━━ Исходный текст ━━

В отличие от прежней мифологической традиции богословие XX века в своей существенной части уже предпочитает – по обозначенной выше причине критического характера мышления – не говорить о предсуществующем, небесном, космическом Иисусе как носителе некой божественной природы. Уникальное единство Иисуса с Богом мыслится не через некий Его метафизический статус, а через саму эту Его исключительную свободу, проявившуюся в Его жертве, в готовности не держаться за все свое как за самодовлеющую ценность. В греческом ἁρπαγμός («гарпагмос», с начальным “густым придыханием”, звуком наподобие фрикативного, “украинского” “г”) слышится перекличка с русскими “грабеж” и «грабастать», с английским “grab”. Видимо, здесь – я сейчас навскидку предполагаю, а филологи пусть поправят или согласятся – один индоевропейский корень с семантикой хватающего движения руки с намерением держать и не отпускать, оставить своим и только своим. Отсутствие этого в Иисусе выходит здесь на первый план. Иисус лишен такого судорожного хватания, цепляния. Он согласен на свою участь, Он полностью предает Себя Богу – в этом и видится абсолютная свобода обладания Собой, которая говорит об уникальном единстве Его личности, об уникальной целостности. Вот в каком смысле это жертва. Иисус свободен от всякого желания сосредоточить внимание на Себе, пишет англиканский епископ и библеист Джон Робинсон, комментируя эти стихи Послания к филиппийцам.
Интересно, что даже Карл Барт, еще один великий богослов XX века, который в принципе был против выведения смысла евангельской Вести из внутреннего человеческого опыта, здесь также фактически обращается к этому опыту, отказываясь мыслить в категориях ритуальной жертвы. Слова о смерти Христа «за нас», т. е. «вместо нас» он понимает не в категориях заместительной жертвы, а в том смысле, что Бог сделал за нас то, на что должны были быть способны мы сами – на эту свободу и самоотдачу, но реально, в нашем падшем состоянии не способны. Этим Он судит нас, нашу несостоятельность – и это суд без осуждения, с тем, чтобы тут же, «в зале суда» оправдать и простить. Но важно, что это обращено к нам самим, призывает нас разглядеть в себе эту сторону нашей внутренней жизни.

━━━

◆ Задание 1
Выпишите из текста о жертве Иисуса фрагмент, начиная со слов «Интересно, что даже» и заканчивая словами «нашей внутренней жизни.», без единого изменения.
◆ Задание 2
Продолжите текст о жертве Иисуса в богословии XX века, начав сразу после его последнего предложения.
Записи далее взяты из другого источника.

━━ Фрагменты записей ━━

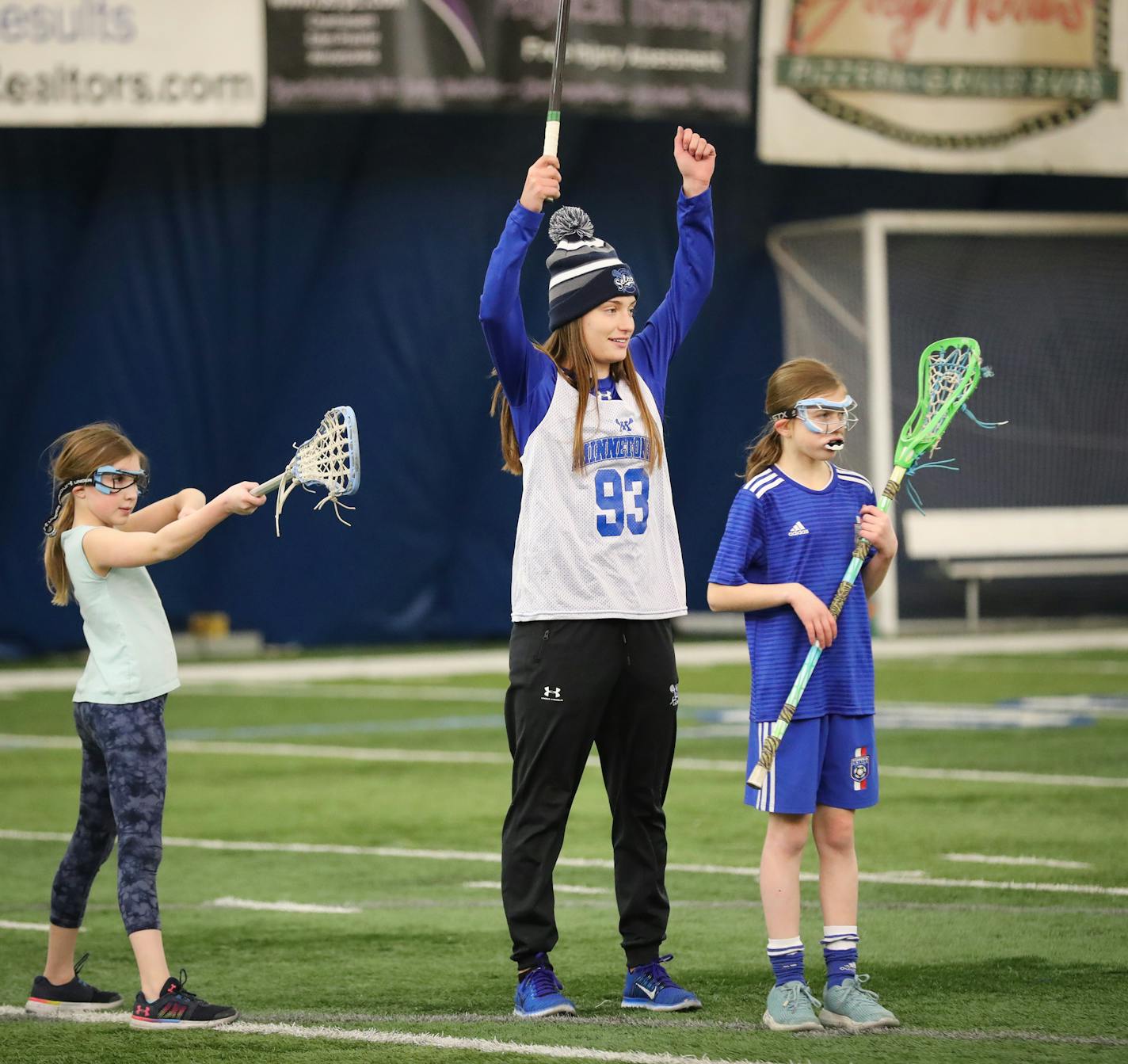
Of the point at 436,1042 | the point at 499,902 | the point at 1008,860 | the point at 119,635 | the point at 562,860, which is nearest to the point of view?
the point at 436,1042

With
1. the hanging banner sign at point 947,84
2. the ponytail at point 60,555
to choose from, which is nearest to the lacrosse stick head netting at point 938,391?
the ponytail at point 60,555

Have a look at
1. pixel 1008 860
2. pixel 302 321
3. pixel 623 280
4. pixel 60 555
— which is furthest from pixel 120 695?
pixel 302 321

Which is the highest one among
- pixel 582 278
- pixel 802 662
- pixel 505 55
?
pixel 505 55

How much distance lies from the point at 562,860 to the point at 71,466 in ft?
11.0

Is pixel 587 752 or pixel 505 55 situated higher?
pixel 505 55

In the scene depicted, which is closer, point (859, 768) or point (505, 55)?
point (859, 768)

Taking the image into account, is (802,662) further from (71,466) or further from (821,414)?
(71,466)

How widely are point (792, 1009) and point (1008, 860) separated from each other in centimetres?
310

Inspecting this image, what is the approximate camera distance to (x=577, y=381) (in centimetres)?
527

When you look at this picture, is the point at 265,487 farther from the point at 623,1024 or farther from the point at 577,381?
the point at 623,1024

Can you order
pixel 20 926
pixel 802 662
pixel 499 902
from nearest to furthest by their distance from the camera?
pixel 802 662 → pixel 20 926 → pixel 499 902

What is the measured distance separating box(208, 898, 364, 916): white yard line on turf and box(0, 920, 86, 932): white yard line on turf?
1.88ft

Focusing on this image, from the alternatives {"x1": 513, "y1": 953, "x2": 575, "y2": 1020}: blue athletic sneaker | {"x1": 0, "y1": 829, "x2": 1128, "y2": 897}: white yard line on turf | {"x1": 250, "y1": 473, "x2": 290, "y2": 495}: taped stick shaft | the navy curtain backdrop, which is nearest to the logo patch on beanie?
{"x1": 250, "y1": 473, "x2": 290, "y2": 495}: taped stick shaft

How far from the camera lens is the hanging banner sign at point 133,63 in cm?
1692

━━━

◆ Ожидаемый ответ 1
Интересно, что даже Карл Барт, еще один великий богослов XX века, который в принципе был против выведения смысла евангельской Вести из внутреннего человеческого опыта, здесь также фактически обращается к этому опыту, отказываясь мыслить в категориях ритуальной жертвы. Слова о смерти Христа «за нас», т. е. «вместо нас» он понимает не в категориях заместительной жертвы, а в том смысле, что Бог сделал за нас то, на что должны были быть способны мы сами – на эту свободу и самоотдачу, но реально, в нашем падшем состоянии не способны. Этим Он судит нас, нашу несостоятельность – и это суд без осуждения, с тем, чтобы тут же, «в зале суда» оправдать и простить. Но важно, что это обращено к нам самим, призывает нас разглядеть в себе эту сторону нашей внутренней жизни.

◆ Ожидаемый ответ 2
Можно, наконец, увидеть важный смысл и самого раскритикованного нами богословия жертвы, приносимой Христом «за нас». Этот смысл проявляется именно после того, как мы его раскритиковали и тем самым открыли возможность понимать его не буквально (Бог требует, чтобы кто-то умер), а символически, в качестве указателя на некое важное свойство события. Таким свойством, с какой бы точки зрения ни смотреть: традиционной или современной (которая также будет традиционна, если сохраняет преемственность смысла в новых условиях) является универсальность, всеобщность. Крестная смерть Христа значима и важна для всех людей. Пусть мы уже не приемлем идею заместительного искупления как концепцию, описывающую истинное положение дел – но с точки зрения иудейского сознания, в котором она родилась, она выражает эту всеобщность, содержит этот смысл через всю эту связку понятий: всеобщности греха, а следовательно – вины, а следовательно – необходимости искупления и жертвы. Слова «за нас» с необходимостью содержат смысл «за всех нас», и такой смысл и может быть для нас их «переводом». «Умер за нас» – это значит умер таким образом, что это касается каждого из нас и может быть принято каждым из нас. Соответственно, и другая рассмотренная нами религиозная идея осмысления Креста, за которым следует Воскресение – схождение Бога в мир мертвых, в царство дьявола и смерти, с разрушением этого царства, «упразднением ада» – это, если и здесь отойти от буквализма, такой же символ универсальности Благой Вести, выражение надежды на победу над смертью как всеобщей участью, на нефатальность бытия, на торжество жизни.